In AWWA C651-05, everything is regarding chlorine. There is no mentioning about chloramine. It is the same as another publication by the U.S. Forestry Department. In that article, vitamin C again is mentioned to be used to neutralize chlorine, not chloramine.
In AWWA standard, the dose of vitamin C is listed for different level of chlorine neutralization. But there is no contact time. Contact time is probably not needed for disinfected water mains as sufficient contact time is probably assumed when a dose of vitamin C is put into a water body that sits out there. But when the scene changes to your shower room, will that assumption still holds?
Our own field test
With all these questions, we have chosen one popular vitamin C shower filter to see its actual performance in chlorine and chloramine neutralization. We use Hach Pocket Colorimeter to give us accurate and consistent test results. What we found is that vitamin C can neutralize chlorine in shower water very effectively. But as far as chloramine in concerned, vitamin C has ZERO effects.
More question regarding contact time
While AWWA standard does not mention the neutralization effects of vitamin C on chloramine, it is possible that it can still have neutralizing effects on chloramine over a longer period of time. The key here is contact time, or the time vitamin C will need to deliver its neutralization effects. There is no research or official publication that we can find on it. We did find one piece of related information from an Australian water filter company. It also quoted SFPUC’s claim that vitamin C can be used to neutralize bath water, but added that vitamin C dose has to sit in the bath tub for 4-8 minutes to allow chloramine neutralization. If that is the case, all the vitamin C shower filter will not work on chloramine, consistent to our field test.
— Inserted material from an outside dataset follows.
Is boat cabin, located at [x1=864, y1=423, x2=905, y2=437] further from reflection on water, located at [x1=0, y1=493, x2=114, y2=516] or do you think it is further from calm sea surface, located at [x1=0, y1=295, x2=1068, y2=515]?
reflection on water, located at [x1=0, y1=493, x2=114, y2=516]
Contact time of regular activated carbon in chloramine removal
One last word about contact time, and it is related to using regular activated carbon for chloramine removal. It has been researched and understood by the industry that regular activated carbon will use three to four times more contact time to remove chloramine compared to chlorine. And the contact time of a shower filter is much shorter than the time regular activated carbon would need to remove chloramine. That’s the reason why regular activated carbon filter does not really remove chloramine. Or it only works at the very beginning for a very short period of time. Catalytic carbon resolve the issue by having much more powerful catalytic property that can decompose chloramine (chloramine breaks into chlorine and ammonia) through chemical reaction upon contact, leaving chlorine to be adsorbed by the porous carbon substrate.